Today Labour is calling time on David Cameron’s hated Bedroom Tax with a vote in parliament for its immediate repeal. The tenuous case for the policy now lies in tatters, with mounting evidence that it is not only flagrantly unfair but also counterproductive as a way of controlling benefit costs.
The 660,000 families affected include 400,000 disabled people and 375,000 children. Through no fault of their own, some of Britain’s hardest-pressed low-income households are expected to find, on average, an extra £720 a year – or face losing their home.
This punitive penalty presents appalling dilemmas for vulnerable families already struggling to survive at the sharp end of David Cameron’s cost-of-living crisis. The loss of income is equivalent to losing all child benefit paid for a second or subsequent child – or more than the average cost of a daily school meal. The result has been more people resorting to Food Banks, according to the Trussell Trust, as well as expanding opportunities for payday lenders.
Surveys suggest that as many as half of those affected are already behind with their rent – the mounting arrears further destabilising the precarious finances of local housing providers. And the costs of evicting those who can’t pay, and dealing with the resulting homelessness, could be astronomical.
Many of those who do move are ending up in smaller but more expensive properties in the private sector – which means the housing benefit bill footed by the taxpayer is higher, not lower. Analysis by York University’s Centre for Housing Policy suggests the government has underestimated the costs by £160m a year.
Meanwhile, because overcrowding and “under-occupation” do not neatly match up within areas, the affordable social homes deemed too large for them are often left empty or even marked for demolition. All this at a time when housebuilding is at its lowest level since the 1920s.

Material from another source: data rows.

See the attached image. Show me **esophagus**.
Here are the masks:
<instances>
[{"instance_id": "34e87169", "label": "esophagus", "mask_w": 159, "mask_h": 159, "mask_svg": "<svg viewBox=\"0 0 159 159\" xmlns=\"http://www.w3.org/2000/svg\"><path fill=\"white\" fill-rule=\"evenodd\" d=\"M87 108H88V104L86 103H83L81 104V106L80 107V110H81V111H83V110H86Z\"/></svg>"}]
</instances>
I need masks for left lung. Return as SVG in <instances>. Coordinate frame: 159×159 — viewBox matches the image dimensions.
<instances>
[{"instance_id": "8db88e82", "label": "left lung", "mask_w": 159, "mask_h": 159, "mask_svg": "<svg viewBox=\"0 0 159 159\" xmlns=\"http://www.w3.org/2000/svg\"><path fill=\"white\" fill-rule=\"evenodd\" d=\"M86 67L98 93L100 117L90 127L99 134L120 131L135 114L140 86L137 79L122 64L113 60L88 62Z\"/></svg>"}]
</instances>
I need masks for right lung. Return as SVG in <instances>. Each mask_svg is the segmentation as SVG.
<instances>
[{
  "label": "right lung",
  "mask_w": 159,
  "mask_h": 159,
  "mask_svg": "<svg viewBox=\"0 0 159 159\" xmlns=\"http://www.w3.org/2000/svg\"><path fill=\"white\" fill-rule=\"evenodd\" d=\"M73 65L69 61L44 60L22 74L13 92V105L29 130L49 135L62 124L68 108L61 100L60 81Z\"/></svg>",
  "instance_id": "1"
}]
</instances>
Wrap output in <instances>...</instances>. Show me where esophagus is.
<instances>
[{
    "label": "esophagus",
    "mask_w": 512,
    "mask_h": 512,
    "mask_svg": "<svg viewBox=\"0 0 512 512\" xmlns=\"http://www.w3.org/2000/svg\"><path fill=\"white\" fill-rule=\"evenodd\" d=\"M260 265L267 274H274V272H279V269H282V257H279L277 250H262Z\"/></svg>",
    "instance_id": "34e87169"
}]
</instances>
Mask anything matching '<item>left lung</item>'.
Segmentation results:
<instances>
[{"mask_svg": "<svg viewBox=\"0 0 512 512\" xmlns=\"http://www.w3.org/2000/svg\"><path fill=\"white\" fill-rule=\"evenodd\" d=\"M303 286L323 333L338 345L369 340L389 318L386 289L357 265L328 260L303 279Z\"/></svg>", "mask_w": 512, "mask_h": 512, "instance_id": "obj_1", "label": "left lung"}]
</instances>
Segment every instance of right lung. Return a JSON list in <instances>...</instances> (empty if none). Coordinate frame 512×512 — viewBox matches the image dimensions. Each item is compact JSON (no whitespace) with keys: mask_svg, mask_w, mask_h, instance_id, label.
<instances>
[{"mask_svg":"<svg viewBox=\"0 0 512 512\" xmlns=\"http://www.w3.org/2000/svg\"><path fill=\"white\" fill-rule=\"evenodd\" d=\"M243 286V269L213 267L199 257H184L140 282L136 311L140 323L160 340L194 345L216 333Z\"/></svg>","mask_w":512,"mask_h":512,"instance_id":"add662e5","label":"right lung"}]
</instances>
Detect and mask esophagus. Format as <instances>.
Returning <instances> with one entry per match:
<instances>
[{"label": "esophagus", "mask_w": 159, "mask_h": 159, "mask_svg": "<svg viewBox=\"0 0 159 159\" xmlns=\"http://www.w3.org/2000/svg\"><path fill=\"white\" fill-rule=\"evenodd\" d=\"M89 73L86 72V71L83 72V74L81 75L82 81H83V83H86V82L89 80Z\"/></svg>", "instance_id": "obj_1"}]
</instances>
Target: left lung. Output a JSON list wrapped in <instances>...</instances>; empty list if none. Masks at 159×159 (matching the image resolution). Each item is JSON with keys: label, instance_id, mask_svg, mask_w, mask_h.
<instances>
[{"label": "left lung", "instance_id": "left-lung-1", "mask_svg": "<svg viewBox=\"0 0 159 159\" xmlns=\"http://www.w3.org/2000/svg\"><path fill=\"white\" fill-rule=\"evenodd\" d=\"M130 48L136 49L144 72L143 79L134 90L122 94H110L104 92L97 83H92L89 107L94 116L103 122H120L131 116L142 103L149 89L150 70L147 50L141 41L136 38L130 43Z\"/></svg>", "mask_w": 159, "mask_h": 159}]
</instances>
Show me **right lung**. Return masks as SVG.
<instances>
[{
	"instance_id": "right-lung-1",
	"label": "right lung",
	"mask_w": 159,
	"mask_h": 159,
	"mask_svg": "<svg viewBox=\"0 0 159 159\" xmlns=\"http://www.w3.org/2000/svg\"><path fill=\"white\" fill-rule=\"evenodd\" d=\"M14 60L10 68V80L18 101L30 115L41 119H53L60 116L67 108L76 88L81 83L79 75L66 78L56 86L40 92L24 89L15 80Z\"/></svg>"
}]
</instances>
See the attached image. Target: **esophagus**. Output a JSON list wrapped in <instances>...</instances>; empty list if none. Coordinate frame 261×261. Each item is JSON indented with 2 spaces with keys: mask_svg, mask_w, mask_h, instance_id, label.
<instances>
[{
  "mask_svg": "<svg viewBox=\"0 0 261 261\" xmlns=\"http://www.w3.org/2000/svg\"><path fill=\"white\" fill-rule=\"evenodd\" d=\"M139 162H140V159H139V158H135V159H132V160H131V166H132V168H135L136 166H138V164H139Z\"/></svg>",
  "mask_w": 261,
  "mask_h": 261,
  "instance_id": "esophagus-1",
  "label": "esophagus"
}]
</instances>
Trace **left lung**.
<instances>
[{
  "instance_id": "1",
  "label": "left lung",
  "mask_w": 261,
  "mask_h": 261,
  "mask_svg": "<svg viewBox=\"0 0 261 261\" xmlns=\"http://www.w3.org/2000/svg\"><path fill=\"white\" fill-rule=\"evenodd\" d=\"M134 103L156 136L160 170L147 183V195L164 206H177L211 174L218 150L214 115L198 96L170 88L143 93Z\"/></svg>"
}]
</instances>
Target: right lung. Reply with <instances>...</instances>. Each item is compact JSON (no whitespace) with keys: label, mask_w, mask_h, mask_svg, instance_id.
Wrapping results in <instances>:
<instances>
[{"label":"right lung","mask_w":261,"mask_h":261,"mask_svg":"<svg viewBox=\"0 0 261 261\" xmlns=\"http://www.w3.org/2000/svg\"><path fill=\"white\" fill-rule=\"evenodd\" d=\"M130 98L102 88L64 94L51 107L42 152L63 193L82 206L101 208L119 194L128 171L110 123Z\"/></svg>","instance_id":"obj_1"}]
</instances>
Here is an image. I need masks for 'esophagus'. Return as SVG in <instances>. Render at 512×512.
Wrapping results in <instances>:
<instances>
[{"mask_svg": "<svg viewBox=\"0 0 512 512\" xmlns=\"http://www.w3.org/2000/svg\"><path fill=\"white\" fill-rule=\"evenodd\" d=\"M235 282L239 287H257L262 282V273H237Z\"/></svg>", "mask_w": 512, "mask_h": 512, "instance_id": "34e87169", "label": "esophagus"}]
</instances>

The chair of the Lochaber Housing Association, a Mr Di Alexander, put the point perfectly when he said the Bedroom Tax is “particularly unfair in that it penalises both our tenants and ourselves for not being able to magic up a supply of smaller properties, particularly those with only one bedroom, when we have been funded by the Government since our inception to build nothing smaller than two-bedroom flats and houses.” It’s just a shame that his son, the Liberal Democrat Chief Secretary to the Treasury, doesn’t seem to understand.
Meanwhile, DWP ministers have tied themselves in knots trying to defend the indefensible. Lord Freud has said that if “substantial” numbers were expected to move into the private sector “we would not be implementing this change”, but has also conceded that that “over the past decade, the social rented sector has built virtually no single bedrooms”.
Esther McVey has suggested that three-bedroom properties should be “modified into one and two-bedroom houses”– leaving some to wonder if those affected by the Bedroom Tax should be getting out their sledgehammers to avoid paying it.
Today, MPs on all sides of the House have an opportunity to dissociate themselves from this dog’s breakfast of a policy. We have identified funds that could be used to cover any costs of reversing it today, by reversing tax cuts which will benefit the wealthiest and promote avoidance, and addressing the tax loss from disguised employment in construction. And if this incompetent and out-of-touch government won’t accept it has lost the argument and repeal this ineffective and iniquitous measure today, the British people will soon have an opportunity to elect a Labour government that will.